According to insolvency lawyer Stephen Earel, partner at Co Cordis in Australia, it will be an “enormous exercise” in the liquidation process to realize the crypto assets and then figure out how to distribute the funds, with the process potentially taking years, if not decades. According to him, cross-border bankruptcy concerns are complicated, and several competing jurisdictions exist.
FUD on the rise amid the market crisis
According to the lawyer, years might be added to the timescale due to the difficulties associated with digital assets, cross-border bankruptcy, and competing authorities. Investors are curious about when they can get their money from the now-defunct cryptocurrency exchange FTX, but bankruptcy attorneys caution that it might take decades.
On November 11, the cryptocurrency exchange and 130 affiliates applied for Chapter 11 bankruptcy protection in the US. Earel said people who have made crypto-to-crypto trades may not see the distribution for years and lamented that FTX customers are in line with everyone else, including other creditors, investors, and venture capital backers.
Anyone with assets on FTX will become a creditor, with a creditors committee being constituted to protect their rights, according to Simon Dixon, founder of the international investing platform BnkToTheFuture.

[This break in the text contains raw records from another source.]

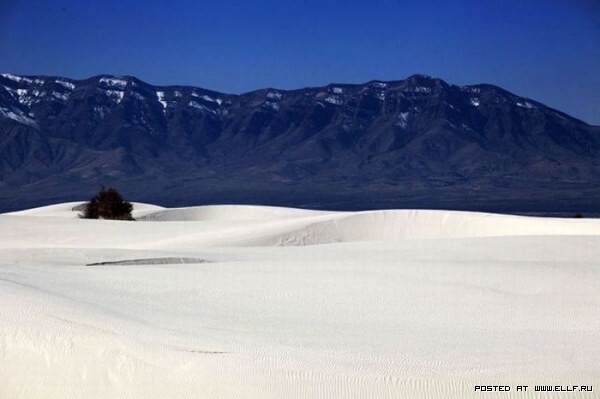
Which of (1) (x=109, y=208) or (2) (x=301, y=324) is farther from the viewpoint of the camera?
(1) (x=109, y=208)

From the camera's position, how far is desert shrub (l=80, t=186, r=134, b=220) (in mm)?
43156

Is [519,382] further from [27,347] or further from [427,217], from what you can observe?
[427,217]

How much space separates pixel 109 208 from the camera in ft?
142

He has been a vocal participant in the Celsius bankruptcy processes.
According to what is left after bankruptcy fees, the creditors will eventually have access to the residual assets. According to the CEO of Binance Australia, these expenses might be considerable considering the time needed to recover the cash. He also pointed out that this would result in increased legal and administrative costs that would reduce clients’ returns.
Heaver also speaks out on the FTX contagion.
Irina Heaver, a partner at Keystone Law in the United Arab Emirates and a digital assets lawyer, told the press that users in the Middle East, which had the third-largest FTX user base, are also suffering because of the exchange’s demise.
Heaver said that because FTX has already been granted a license and regulatory oversight by the newly established Dubai Virtual Assets Authority regulator (VARA), it poses significant challenges for the regulators because they are already dealing with a “massive regulatory failure.”
He further stated that the legal system, including courts and bankruptcy administrators, will supervise creditors’ rights only “when and if” FTX enters Chapter 11 bankruptcy processes.
Investors all around the world have seen significant effects as a result of the recent cryptocurrency exchange FTX crash. The defunct bitcoin exchange may have more than 1 million creditors, according to a new report. The insolvent cryptocurrency exchange owes its top 50 debtors “almost $3.1 billion,” according to a Nov. 20 Reuters story.